I've had to pick and choose days and times to get out, since there have been a lot of other things going on. But a few trips have been made here and there to see what is around. Clearly the bird migration is way behind.....I've only seen one species of warbler so far! There should be at least half a dozen or more around, and from reading other's eBird posts, there is a handful of species that have shown up, but everyone is struggling to find more than one or two warblers (if any!) and other spring migrants that we normally expect.
A couple of trips to Rondeau these past few days didn't turn up anything all that unusual. But it was nice to see lots of the expected species. With a bit of effort, it wasn't hard to find 50-60 species in an outing.

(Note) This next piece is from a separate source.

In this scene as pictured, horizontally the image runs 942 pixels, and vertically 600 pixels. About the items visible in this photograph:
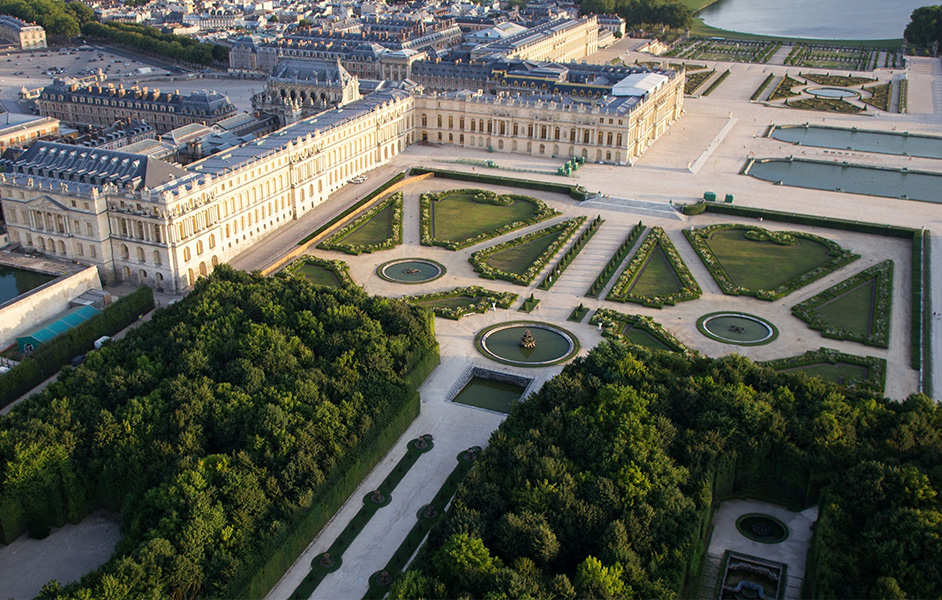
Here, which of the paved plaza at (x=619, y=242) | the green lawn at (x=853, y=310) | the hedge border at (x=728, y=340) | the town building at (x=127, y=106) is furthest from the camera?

Brown Creepers have been fairly abundant. It is a species that normally breeds well north of this area, although there has been at least a couple of breeding records in the park.
Both kinglets are common right now, but are constantly on the move. This Golden-crown was motionless for the same 1/640 second as my camera shutter for a change.
Northern Flickers are abundant. Normally they are a little shy for the camera, but since these two were more intent on asserting themselves to establish dominance, they let me get closer than usual.
I got only my second Mourning Cloak of the season a couple of days ago...
I had my first of year Greater and Lesser Yellowlegs on that occasion.
When I got there I was told by the single birder there, that the godwit had left just a few minutes before, but the Willets were still along the lake shore. It was a treat to see them splashing and preening in the water, sometimes getting up and going for a short flight. A few other birders came and went while I was there.
There were Common Loons, a Black-bellied Plover and a Dunlin also around, among other species, and a bit later a flock of about 25 more Dunlin went flying by.
At first there was 'only' group of about 32 or 33 Willets. I got a few photos in the dim light. It was beginning to drizzle and a thunderstorm was brewing in the distance.
This next photo shows the entire group of 57 or 58 birds in a relatively tight group. (Update: in getting a closer look at the group on the computer screen, the enlarged view shows that there are more than 58 birds. Some are clearly overlapping, so it is hard to separate some of them, but a couple of us have examined it more closely and have come up with 59 or 60.)
A little later we came across one of the lingering Snowy Owls in a field just west of Winter Line, a bit south of Angler Line. It was feeding on something as it had its head down plucking away at its prey. Every so often a few white feathers would go floating off in the brisk northerly wind.
In the field across from St. Clair NWA was a single Sandhill Crane feeding in last year's corn stubble, while a couple of Bald Eagles were at the nest in the line of trees on the far side of the field.